Business is warning of a looming $3 billion-a-year hole in the budget when revenue from the carbon tax plummets once the price floats in 2015.
As the Treasury secretary, Martin Parkinson, warns that budget surpluses will remain ”razor thin” and revenue lower for many years, two business lobby groups point to a budget shortfall because of the gap between the carbon price for which Australian households will receive locked-in compensation and the price the government is likely to get for pollution permits.
The carbon price will begin in July as a fixed tax of $23 a tonne, rising to $25.40 by the time the price floats. But on present forecasts the international price, to which the Australian price will be linked, is likely then to be about $13. That means Australian permits would be sold at the proposed floor price of $15, with the government charging a ”top-up fee” for even cheaper permits bought overseas.
The chief executive of the Business Council of Australia, Jennifer Westacott, told the Herald estimates prepared for it by Deloitte Consulting showed a $15 permit price from 2015 would cost the budget $3 billion a year, a drag that could turn the $9.6 billion in cumulative surpluses projected between 2015 and 2019 into a $9 billion cumulative deficit.
The outgoing chief executive of the Australian Industry Group, Heather Ridout, said it would be ”increasingly difficult for the government to make the budgeting of its carbon scheme add up, because once they start paying out the compensation they have to fund it”.
The budget in May will have to include a revenue forecast for the first year of the floating carbon price. Mr Parkinson would not reveal what price that estimate would be based on.
Concern about the level of the carbon price was revealed during the Labor leadership stoush when the Resources Minister and Kevin Rudd supporter, Martin Ferguson, conceded business was worried about the starting price and Mr Rudd spoke about shortening the fixed-price period.
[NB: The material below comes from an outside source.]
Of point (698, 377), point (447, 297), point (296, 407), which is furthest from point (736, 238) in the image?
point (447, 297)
A Deutsche Bank analyst and former Rudd government adviser, Tim Jordan, said the international carbon price was likely to remain volatile for a long time. ”The global carbon price is tracking below the Treasury modelling estimates … Europe’s weak economic conditions are putting downward pressure on their carbon price, and in the absence of a strong economic recovery or a policy shift, the outlook for the European price is subdued,” he said.
”I think it will take the best part of a decade for a uniform global carbon price to emerge. In the meantime, countries with different targets and different policies will join the global market, and that means that Australian firms could face a volatile carbon price.”
But the government’s climate change adviser, Ross Garnaut, said it was by no means certain the European price would still be so low in three years, because the price was difficult to forecast. ”If it is, it will mean Australian households and some businesses will be overcompensated to a level not envisaged when the scheme was devised.”
Households will receive compensation in tax cuts and rises in pensions, benefits and family payments.
Professor Garnaut said the budget impact of variations in the carbon price was small compared with the effect of factors such as changes in the exchange rate.
The European Union is locked in talks to try to push up the low carbon price in its market.
The $23 price resulted from negotiations between the Greens and the government. The Greens deputy leader, Christine Milne, said the low price in Europe was irrelevant because its governments were taking action to ensure that by 2015 a price recovery was under way and because trade-exposed industries were being compensated.
A spokesman for Greg Combet said: ”The normal budget process is under way and this will all be accounted for in the budget.”